**PROMPT**
Rewrite the merger amendment from "Binding Effect of" up to and including "subject matter hereof.", changing "ratified" to "approved".

**PASSAGE**
____
Agreement And Plan Of Merger

AGREEMENT AND PLAN OF MERGER Amendment No. 1

by Cnl Income Fund Xviii Ltd
December 9th, 2004

Exhibit 99.1

 

AGREEMENT AND PLAN OF MERGER

 

Amendment No. 1

 

THIS AGREEMENT AND PLAN OF MERGER Amendment No. 1 (this “Amendment”), dated as of December 7, 2004, is by and among U.S. Restaurant Properties, Inc., a Maryland corporation (the “Company”), Ivanhoe Acquisition XVIII, LLC, a Maryland limited liability company (“Acquisition LLC”), and CNL Income Fund XVIII, Ltd., a Florida limited partnership (the “Fund”). The Company, Acquisition LLC, and the Fund are referred to collectively herein as the “Parties” and individually as a “Party

 

WHEREAS, the parties have executed an August 9, 2004 Agreement and Plan of Merger (the “Agreement”) pursuant to which Acquisition LLC, an indirect wholly-owned subsidiary of the Company, will be merged with and into the Fund, and the Fund will be the surviving entity in the Merger, upon the terms and subject to the conditions of the Agreement, as amended, and in accordance with applicable law;

 

WHEREAS, the Parties desire to amend the Agreement on the terms and conditions hereinafter set forth (capitalized terms not otherwise defined herein shall have the same meaning as in the Agreement);

 

NOW, THEREFORE, in consideration of the foregoing and the respective representations, warranties, covenants and agreements set forth below, the Parties agree as follows:

 

Section 2.1(a) of the Agreement is hereby superceded and replaced in its entirety as follows:

 

(a) Consideration for Fund Interests. Subject to Section 2.2, (i) the general partnership interests in the Fund (the “General Partnership Interests”) outstanding immediately prior to the Effective Time shall be automatically converted into the right to receive $1.00 in cash (the “GP Merger Consideration”); and (ii) each unit of limited partnership interest in the Fund (the “Limited Partnership Interests,” together with the General Partnership Interests, the “Fund Interests”) outstanding immediately prior to the Effective Time shall be automatically converted into the right to receive (A) $7.2857 in cash (the “LP Cash Consideration,” and together with the GP Merger Consideration, the “Cash Consideration”), and (B) 0.06071 shares of $1.93 Series A Cumulative Convertible Preferred Stock, par value $.001 per share of the Company (the “Company Series A Preferred Stock”), the terms of which are set forth in Exhibit C hereto, (the “LP Stock Consideration” and, together with the LP Cash Consideration, the “LP Merger Consideration”). The GP Merger Consideration shall be allocated pro rata among the General Partners in accordance with the value of their respective capital accounts on the Closing Date. The GP Merger Consideration and the LP Merger Consideration shall hereafter be referred to collectively as the “Merger Consideration.”


Binding Effect of Agreement. Except as expressly stated herein, the terms and conditions of the Agreement shall remain in full force and effect and unchanged, and are hereby ratified, confirmed and reaffirmed in all such respects.

 

Entire Agreement. This Amendment constitutes the entire agreement among the Parties and supersedes any prior understandings, agreements or representations by or between the Parties, or any of them, written or oral, with respect to the subject matter hereof.
____
**DATA PROVIDED**
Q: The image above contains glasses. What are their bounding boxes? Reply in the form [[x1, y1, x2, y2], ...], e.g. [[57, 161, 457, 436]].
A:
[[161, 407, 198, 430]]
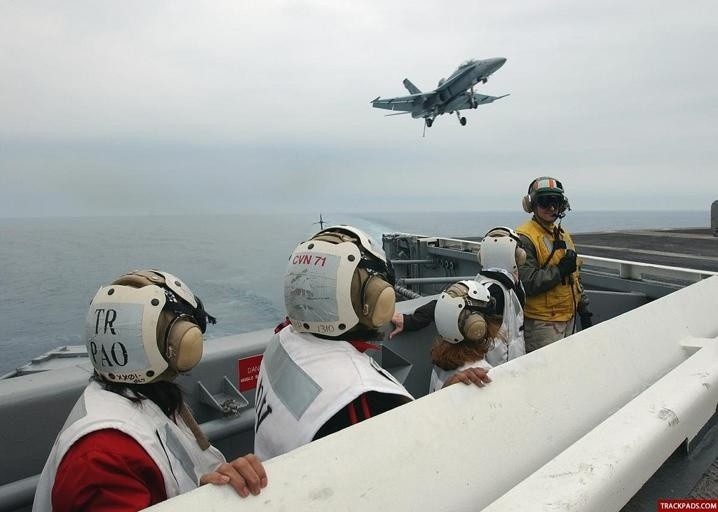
____
**SOLUTION TO THIS TASK**
Binding Effect of Agreement. Except as expressly stated herein, the terms and conditions of the Agreement shall remain in full force and effect and unchanged, and are hereby approved, confirmed and reaffirmed in all such respects.

 

Entire Agreement. This Amendment constitutes the entire agreement among the Parties and supersedes any prior understandings, agreements or representations by or between the Parties, or any of them, written or oral, with respect to the subject matter hereof.